- [EXERCISE PASSAGE]:
____
# Stonehenge Solistice



## jessicalamb (Feb 24, 2012)

Hi guys,

I'm a student filmmaker making a film about the contested uses of stonehenge and i'm currently researching it and looking for angles / participants for an amateur final film on it. I was wondering if anyone who posts on here is planning to go to the solistice celebrations this year / has attended in the past or has any connection to the activism surrounding it as a free site and would be available to be contacted about it.

http://www.urban75.org/archive/news056.html I found this article in the archives but as its dated from 1999 I thought I would post here before I wrote off to the listed contacts at the end. 

Any information would be helpful at this stage, thanks for having me on the board. I hope i've posted this in the right section!

Jess


----------



## rover07 (Feb 24, 2012)

Stonehenge is not functioning properly anymore. The metal fence has disrupted the power of the ley lines shifting its focusing energy.

Avebury is the place to go.


----------



## jessicalamb (Feb 24, 2012)

Thanks Rover, I am looking at Avebury too but as stonehenge is the more famous circle and I am looking at it from multiple perspectives I began with that one. I am interested in either site though.


----------



## TitanSound (Feb 24, 2012)

jessicalamb said:


> sorry, should have said if you want to contact me privately my email is ****.
> 
> Thanks Rover, I am looking at Avebury too but as stonehenge is the more famous circle and I am looking at it from multiple perspectives I began with that one. I am interested in either site though.


 
Probably a bad idea to have your e-mail address on a public forum.


----------



## jessicalamb (Feb 24, 2012)
____
- [WORK INSTRUCTIONS]: Extract the entire forum thread about the Stonehenge solstice, reproducing every line without any change. The listing is not needed for any part of this exercise.

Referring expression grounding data
____
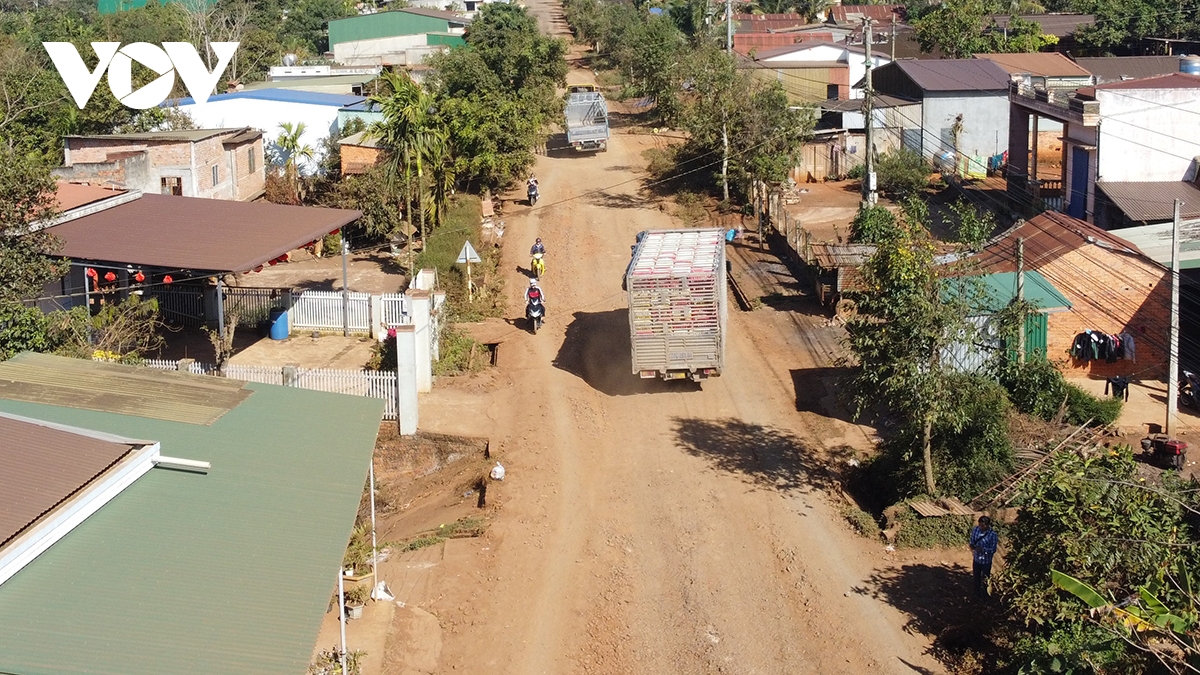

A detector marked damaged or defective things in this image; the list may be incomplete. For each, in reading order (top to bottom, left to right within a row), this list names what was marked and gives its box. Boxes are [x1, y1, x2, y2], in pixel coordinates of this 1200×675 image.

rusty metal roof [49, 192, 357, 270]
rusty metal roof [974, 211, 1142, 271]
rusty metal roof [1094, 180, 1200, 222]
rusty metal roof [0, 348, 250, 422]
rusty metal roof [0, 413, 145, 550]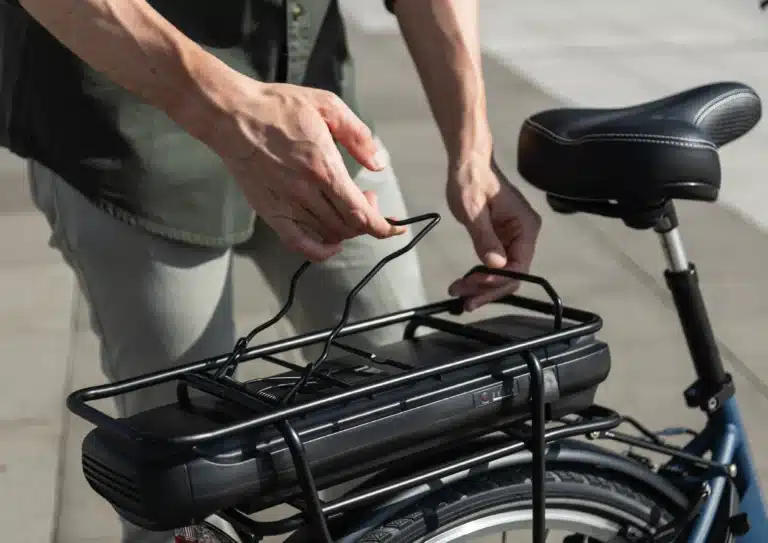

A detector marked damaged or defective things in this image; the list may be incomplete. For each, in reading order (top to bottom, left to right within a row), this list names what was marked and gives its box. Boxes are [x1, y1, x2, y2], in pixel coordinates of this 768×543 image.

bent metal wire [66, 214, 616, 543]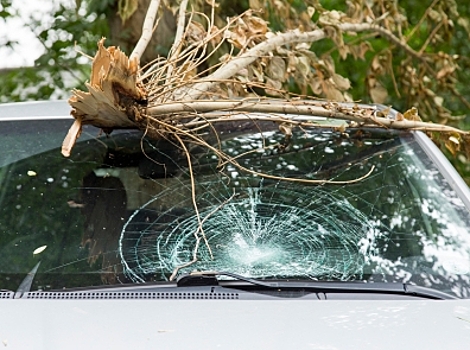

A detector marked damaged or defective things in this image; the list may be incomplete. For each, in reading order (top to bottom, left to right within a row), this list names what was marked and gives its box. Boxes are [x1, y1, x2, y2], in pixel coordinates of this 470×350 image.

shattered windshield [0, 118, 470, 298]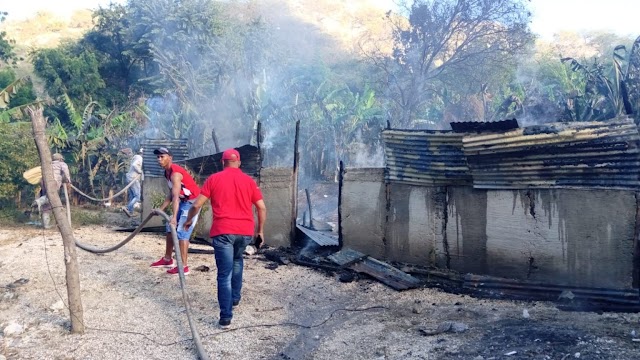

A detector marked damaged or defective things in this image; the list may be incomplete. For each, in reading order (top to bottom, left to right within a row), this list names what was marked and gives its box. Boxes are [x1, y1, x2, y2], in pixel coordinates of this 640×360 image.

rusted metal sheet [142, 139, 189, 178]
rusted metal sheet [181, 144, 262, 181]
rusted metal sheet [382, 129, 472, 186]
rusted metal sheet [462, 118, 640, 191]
____
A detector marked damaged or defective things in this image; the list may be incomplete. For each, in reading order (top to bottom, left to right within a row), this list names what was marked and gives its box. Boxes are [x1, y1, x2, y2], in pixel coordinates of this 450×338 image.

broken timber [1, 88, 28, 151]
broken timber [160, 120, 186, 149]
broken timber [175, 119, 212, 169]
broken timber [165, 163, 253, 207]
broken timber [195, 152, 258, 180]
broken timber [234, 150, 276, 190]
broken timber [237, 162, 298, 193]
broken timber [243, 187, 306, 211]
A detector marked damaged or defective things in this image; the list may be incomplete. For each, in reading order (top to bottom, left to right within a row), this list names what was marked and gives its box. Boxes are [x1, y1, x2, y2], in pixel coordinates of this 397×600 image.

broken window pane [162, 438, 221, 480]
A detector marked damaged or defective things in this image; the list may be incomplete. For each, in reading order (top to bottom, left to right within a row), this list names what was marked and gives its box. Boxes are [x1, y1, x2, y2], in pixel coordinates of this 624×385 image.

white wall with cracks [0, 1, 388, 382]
____
- [RESPONSE AREA]:
# Stonehenge Solistice



## jessicalamb (Feb 24, 2012)

Hi guys,

I'm a student filmmaker making a film about the contested uses of stonehenge and i'm currently researching it and looking for angles / participants for an amateur final film on it. I was wondering if anyone who posts on here is planning to go to the solistice celebrations this year / has attended in the past or has any connection to the activism surrounding it as a free site and would be available to be contacted about it.

http://www.urban75.org/archive/news056.html I found this article in the archives but as its dated from 1999 I thought I would post here before I wrote off to the listed contacts at the end. 

Any information would be helpful at this stage, thanks for having me on the board. I hope i've posted this in the right section!

Jess


----------



## rover07 (Feb 24, 2012)

Stonehenge is not functioning properly anymore. The metal fence has disrupted the power of the ley lines shifting its focusing energy.

Avebury is the place to go.


----------



## jessicalamb (Feb 24, 2012)

Thanks Rover, I am looking at Avebury too but as stonehenge is the more famous circle and I am looking at it from multiple perspectives I began with that one. I am interested in either site though.


----------



## TitanSound (Feb 24, 2012)

jessicalamb said:


> sorry, should have said if you want to contact me privately my email is ****.
> 
> Thanks Rover, I am looking at Avebury too but as stonehenge is the more famous circle and I am looking at it from multiple perspectives I began with that one. I am interested in either site though.


 
Probably a bad idea to have your e-mail address on a public forum.


----------



## jessicalamb (Feb 24, 2012)